#### Extracted text

This first stage gives the Academic a procedure that allows for discrimination between impressions while preserving the Academic thesis that nothing can be known. The second stage of Clitomachus’ defense drew on Carneades’ criticisms of the Stoic unitary notion of assent as simply a matter of taking an impression (or its content) to be true. Carneades had argued that this fails to account for the complexity of our cognitive life: many of our actions are not the product of distinct acts of assent, but rather unconscious, or habitual, like animal action; and we sometimes deliberately act without assent, for instance, when we follow unendorsed hypotheses or act in conditions of uncertainty (see Bett 1990). On the basis of considerations of this sort, Clitomachus argued that we should distinguish ‘assenting’ to an impression, in the Stoic sense of taking it to be true, from ‘approving’ an impression, in the sense of acting on it or accepting it as if it were true. (See Cicero Ac. 2.104.)

This second stage gives the Academics a way of accepting impressions and acting on them that preserves the thesis that rationality demands that one should always suspend assent. Thus, by combining both stages, Clitomachus was able to argue that the Academic is free to ‘follow’ or ‘approve’ persuasive impressions without assenting to them: the Academic has a ‘practical criterion’ that allows for action without presupposing the cognitive access to objective truth required for rational assent (Sextus M. 7. 166; cf. Cicero Ac. 2.108).  Clitomachus, however, did not restrict the application of this ‘practical’ criterion to cases of action. He also explicitly claimed that it gave the radical skeptics a means to explain their philosophical activities, i.e. their arguments and views (Cicero Ac. 2.104; cf. 2.32). He was thus in a position to explain the Academics’ apparent commitment to the theses that assent is irrational and knowledge is unattainable. These are views that the radical skeptic finds ‘persuasive’; but they are not ‘beliefs’, at least not in the Stoic sense, because the Academic does not take them to be true.

One might plausibly question whether Carneades’ resistance to (straightforward Stoic) assent was the ‘heroic’ defense of rationality against opinion and error Clitomachus took it to be (Cicero Ac. 2.108). It remains very controversial whether there is a coherent distinction to be made between approving a view and assenting to its truth (see the wider discussion in Burnyeat & Frede [ed.] 1997). But there is at least a case to be made that the process of arguing for and against a thesis, in the way Carneades did, can leave one stuck with a view one way or the other, but without being aware of any rational ground for preferring this view. After constant repetition of this process, one can see how the Academics might have come to have the view that their views or ‘beliefs’ are all non-rational in the specific sense that they were not actively formed in accordance with the explicit criteria of rationality advocated by the dogmatic philosophers. And if they remained committed — in the same attenuated or ‘non-rational’ sense — to the Socratic ideal of inerrant knowledge, one can see why they might try to preserve their rationality by not giving their assent to the views they found themselves holding. A case along these lines is made in Brittain 2005. Philo, at any rate, initially agreed with Clitomachus that Carneades’ ability to maintain something like this critical stance towards all beliefs — his own as well as the theories of his philosophical opponents — represented a paradigm of self-conscious rationality (see Numenius fr. 28).

########

» Your objective
Extend the passage on Clitomachus’ defense of Academic skepticism, beginning immediately after its final sentence.

#### Data shown

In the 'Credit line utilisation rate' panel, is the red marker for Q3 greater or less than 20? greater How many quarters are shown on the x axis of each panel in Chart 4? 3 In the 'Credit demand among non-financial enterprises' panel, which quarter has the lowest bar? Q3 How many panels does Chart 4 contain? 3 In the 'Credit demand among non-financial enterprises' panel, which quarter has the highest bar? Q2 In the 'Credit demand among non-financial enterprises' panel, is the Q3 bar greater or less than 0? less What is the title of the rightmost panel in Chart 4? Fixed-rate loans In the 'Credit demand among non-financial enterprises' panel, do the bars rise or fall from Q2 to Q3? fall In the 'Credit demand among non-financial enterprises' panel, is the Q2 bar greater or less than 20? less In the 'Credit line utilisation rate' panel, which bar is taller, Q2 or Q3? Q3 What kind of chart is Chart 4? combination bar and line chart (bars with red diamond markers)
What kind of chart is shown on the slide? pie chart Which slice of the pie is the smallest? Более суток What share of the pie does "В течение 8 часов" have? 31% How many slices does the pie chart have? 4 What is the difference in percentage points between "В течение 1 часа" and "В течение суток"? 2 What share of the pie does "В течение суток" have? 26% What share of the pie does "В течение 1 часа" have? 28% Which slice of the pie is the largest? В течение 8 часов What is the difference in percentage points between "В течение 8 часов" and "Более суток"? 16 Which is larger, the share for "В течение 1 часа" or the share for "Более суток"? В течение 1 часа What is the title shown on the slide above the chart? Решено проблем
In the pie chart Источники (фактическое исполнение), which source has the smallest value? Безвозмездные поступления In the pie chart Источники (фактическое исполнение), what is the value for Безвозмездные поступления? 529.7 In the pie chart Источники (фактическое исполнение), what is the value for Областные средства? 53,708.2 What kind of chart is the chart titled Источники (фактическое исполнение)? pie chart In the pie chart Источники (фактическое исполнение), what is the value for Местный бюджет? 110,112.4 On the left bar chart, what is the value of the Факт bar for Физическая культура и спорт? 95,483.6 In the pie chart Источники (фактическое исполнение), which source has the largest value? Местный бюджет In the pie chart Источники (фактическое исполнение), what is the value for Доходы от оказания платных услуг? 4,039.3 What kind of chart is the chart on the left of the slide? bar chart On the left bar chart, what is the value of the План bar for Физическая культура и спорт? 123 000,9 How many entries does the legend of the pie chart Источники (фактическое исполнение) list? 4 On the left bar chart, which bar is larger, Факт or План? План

########

» Answer box
3.3 Mitigated Skepticism

Clitomachus’ interpretation of Carneades’ skepticism was the dominant view in the Academy in the period c. 130–100 BC. But it was always contested, initially by Metrodorus, and later by Philo himself. The basis for the alternative interpretation was a second response Carneades had given to the Stoic inactivity objection (position [2] in section 3.1 above), arguing that it is sometimes rational to assent to non-cognitive impressions (see Cicero Ac. 2.78, cf. 2.53). Clitomachus had taken this as just an ad hominem argument, designed to challenge the Stoic defense of the view that the overriding principle of rationality is avoidance of any possibility of error (see Cicero Ac. 2.67–8). Metrodorus and his followers, however, thought that this was a statement of Carneades’ own view, and adopted it themselves.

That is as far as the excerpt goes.